Publié le Jeudi 18 mai 2023 à 17h00.

Re ar Menez, de Dounia Wolteche-Bovet

Documentaire, 2022, 52 min.

Davantage qu’un récit, Re ar Menez est une sorte d’évocation poétique de la lutte des habitantEs de Saint-Cadou, dans le Finistère, contre l’installation d’une antenne 4G/5G au sommet de la colline près du village.

Lutter dans les Monts d’Arrée...

Il s’agit d’une lutte à petite échelle, qui implique une toute petite communauté villageoise, dont nous sommes invitéEs à suivre le parcours de sensibilisation, de mobilisation, de confrontation à l’opérateur, lui-même soutenu par la gendarmerie. Tout part du refus, comme une évidence, de se voir imposer un projet dont on ne veut pas, dont on ne voit pas au nom de quel intérêt supérieur il pourrait s’imposer là.

La lutte qui s’organise repose sur quelques personnes, intimement liées à leur territoire, à leur environnement, à leur structure sociale. AgriculteurEs bio, éleveurEs de chèvres, habitantEs ancréEs, partie prenante d’un paysage difficile, autour duquel la pluie, le vent, la boue sont le lot commun, le cadre quotidien. 

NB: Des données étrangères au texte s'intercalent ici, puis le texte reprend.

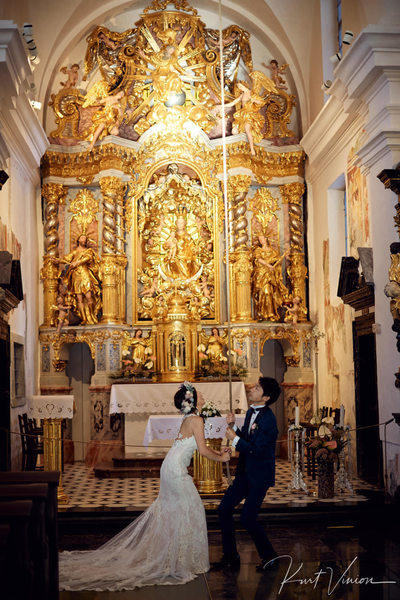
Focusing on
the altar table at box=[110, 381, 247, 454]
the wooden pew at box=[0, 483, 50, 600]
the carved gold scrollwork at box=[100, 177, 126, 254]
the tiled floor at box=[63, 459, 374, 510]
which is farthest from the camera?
the carved gold scrollwork at box=[100, 177, 126, 254]

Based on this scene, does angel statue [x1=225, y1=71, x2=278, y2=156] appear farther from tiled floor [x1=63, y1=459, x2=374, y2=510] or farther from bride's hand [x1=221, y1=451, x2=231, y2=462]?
bride's hand [x1=221, y1=451, x2=231, y2=462]

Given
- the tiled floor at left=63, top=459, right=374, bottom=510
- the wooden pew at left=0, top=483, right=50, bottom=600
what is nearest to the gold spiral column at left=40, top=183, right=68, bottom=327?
Answer: the tiled floor at left=63, top=459, right=374, bottom=510

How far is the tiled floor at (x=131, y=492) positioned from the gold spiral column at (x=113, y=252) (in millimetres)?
3680

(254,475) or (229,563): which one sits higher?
(254,475)

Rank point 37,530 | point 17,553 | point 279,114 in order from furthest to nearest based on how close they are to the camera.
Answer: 1. point 279,114
2. point 37,530
3. point 17,553

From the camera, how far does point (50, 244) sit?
15.8 metres

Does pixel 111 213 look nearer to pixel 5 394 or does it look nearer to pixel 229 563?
pixel 5 394

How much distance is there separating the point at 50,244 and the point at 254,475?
10008 mm

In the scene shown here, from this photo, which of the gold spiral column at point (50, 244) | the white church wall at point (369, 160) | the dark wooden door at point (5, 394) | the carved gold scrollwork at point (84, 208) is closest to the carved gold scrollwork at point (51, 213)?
the gold spiral column at point (50, 244)

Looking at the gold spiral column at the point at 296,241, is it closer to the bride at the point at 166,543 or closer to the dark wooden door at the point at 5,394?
the dark wooden door at the point at 5,394

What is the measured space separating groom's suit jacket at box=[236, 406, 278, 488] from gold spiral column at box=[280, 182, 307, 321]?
8691 mm

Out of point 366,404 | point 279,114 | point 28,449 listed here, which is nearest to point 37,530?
point 28,449

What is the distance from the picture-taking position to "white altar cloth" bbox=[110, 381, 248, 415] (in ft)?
46.4

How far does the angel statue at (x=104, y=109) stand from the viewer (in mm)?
15641
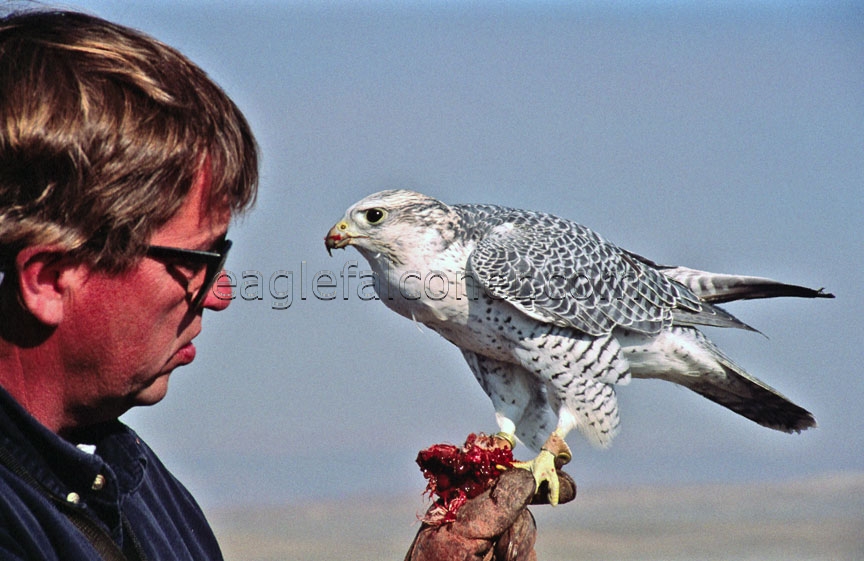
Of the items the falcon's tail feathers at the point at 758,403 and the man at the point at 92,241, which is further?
the falcon's tail feathers at the point at 758,403

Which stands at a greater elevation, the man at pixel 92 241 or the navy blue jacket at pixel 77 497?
the man at pixel 92 241

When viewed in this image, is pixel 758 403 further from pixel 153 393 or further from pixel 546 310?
pixel 153 393

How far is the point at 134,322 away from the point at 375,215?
1924 mm

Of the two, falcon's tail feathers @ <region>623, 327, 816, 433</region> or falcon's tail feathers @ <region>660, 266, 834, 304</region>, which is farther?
falcon's tail feathers @ <region>623, 327, 816, 433</region>

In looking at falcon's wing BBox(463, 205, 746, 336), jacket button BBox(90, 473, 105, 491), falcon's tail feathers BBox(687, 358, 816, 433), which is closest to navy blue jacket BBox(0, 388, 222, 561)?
jacket button BBox(90, 473, 105, 491)

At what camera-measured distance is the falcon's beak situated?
3.35 meters

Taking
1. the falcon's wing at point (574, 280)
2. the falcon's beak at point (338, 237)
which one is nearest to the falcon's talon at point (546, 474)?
the falcon's wing at point (574, 280)

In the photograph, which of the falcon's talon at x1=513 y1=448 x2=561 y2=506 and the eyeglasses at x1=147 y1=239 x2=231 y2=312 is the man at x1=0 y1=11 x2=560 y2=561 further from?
the falcon's talon at x1=513 y1=448 x2=561 y2=506

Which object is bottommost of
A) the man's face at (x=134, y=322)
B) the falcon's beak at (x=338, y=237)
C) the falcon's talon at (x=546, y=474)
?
the falcon's talon at (x=546, y=474)

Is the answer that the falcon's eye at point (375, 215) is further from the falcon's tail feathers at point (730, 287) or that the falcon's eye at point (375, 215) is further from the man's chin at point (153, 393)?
the man's chin at point (153, 393)

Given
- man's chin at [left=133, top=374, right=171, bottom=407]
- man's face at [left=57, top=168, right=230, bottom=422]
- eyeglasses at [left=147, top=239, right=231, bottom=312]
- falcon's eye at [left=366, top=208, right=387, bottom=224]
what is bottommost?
man's chin at [left=133, top=374, right=171, bottom=407]

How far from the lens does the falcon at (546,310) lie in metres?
3.39

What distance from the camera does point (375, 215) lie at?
341cm

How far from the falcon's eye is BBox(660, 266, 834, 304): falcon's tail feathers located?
1544mm
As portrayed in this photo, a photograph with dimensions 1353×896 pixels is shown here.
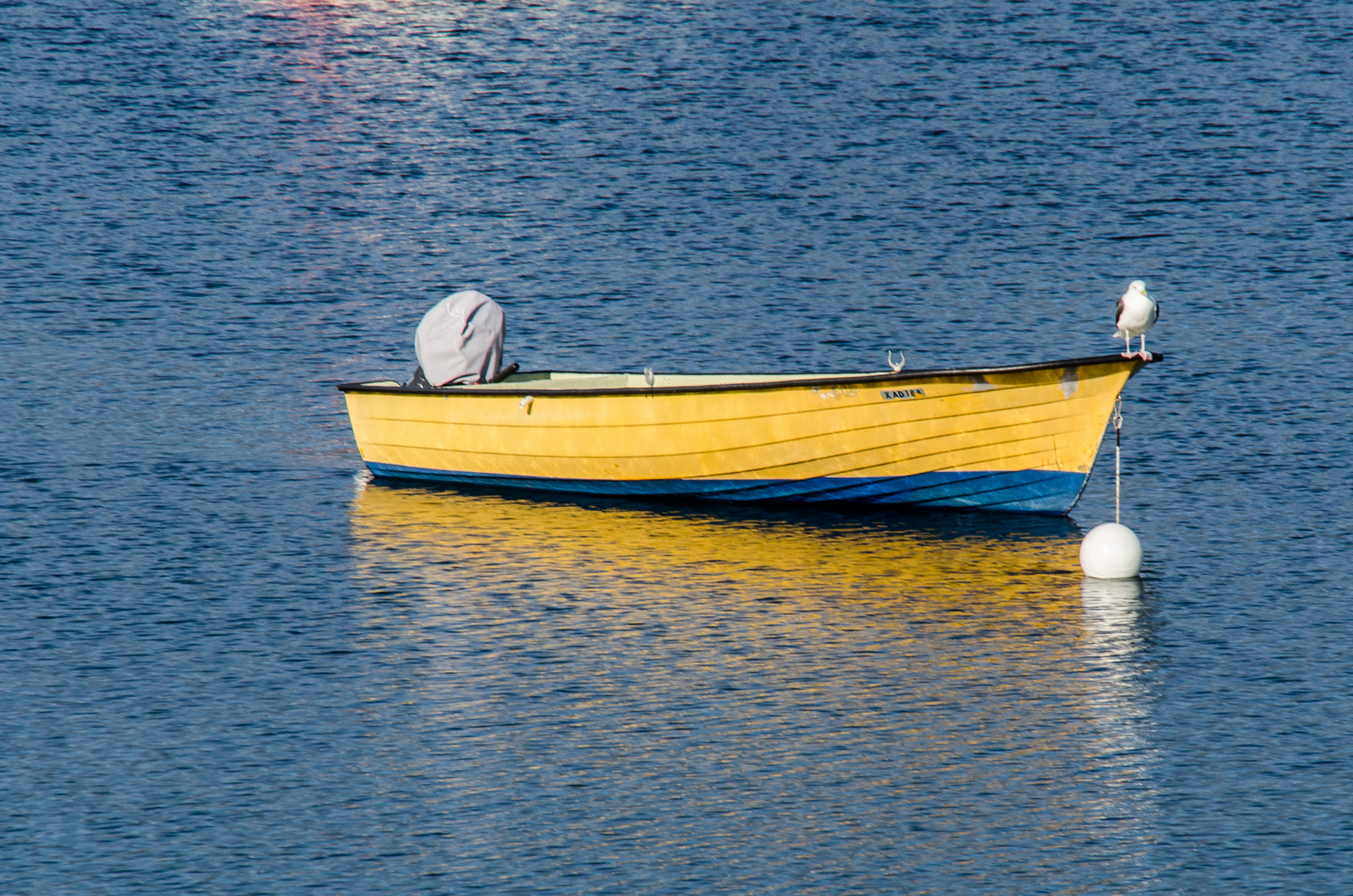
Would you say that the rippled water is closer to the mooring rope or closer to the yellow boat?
the mooring rope

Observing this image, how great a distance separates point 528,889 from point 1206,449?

Ces gens-là parlent breton. Les paysanEs âgés partagent la langue, leur langue maternelle, avec les enfants, leurs petits-enfants qui l’apprennent en immersion. Le breton est la langue de la vie à la ferme, de la traite à la commercialisation des produits en vente directe. C’est aussi la langue de la fête, du chant et de la danse au moment du fest deiz, point de rencontre au cœur de la lutte. 

Le cheval bleu

L’évocation du cheval bleu — la petite éclaircie fugace qui traverse l’épaisse couche de nuages sombres dont sont faits les ciels bretons, à laquelle on peut prêter cette forme — le recours au super 8, en noir et blanc, pour filmer la déambulation des enfants, en font un documentaire poétique. Puis, le point de vue des enfants sur la lutte, sur leurs jeux au cœur du bois menacé — qui fait penser à la ZAD des enfants installée dans le bois de Bord, contre le projet autoroutier A133/A134 — sur leur vision hésitante du monde — que peut-on penser à 10 ans de l’usage du téléphone portable quand on refuse l’installation d’une antenne ? — semble nous emmener dans un monde parallèle. Enfin, le recours à la poésie d’Anjela Duval, poétesse bretonne apprise dans les écoles, la douceur des échanges entre Jakez, le gentil grand-père, et les petits enfants, nous entraînent juste à la marge de notre monde stressé et violent. Tous ces éléments font de ce petit film une ellipse onirique.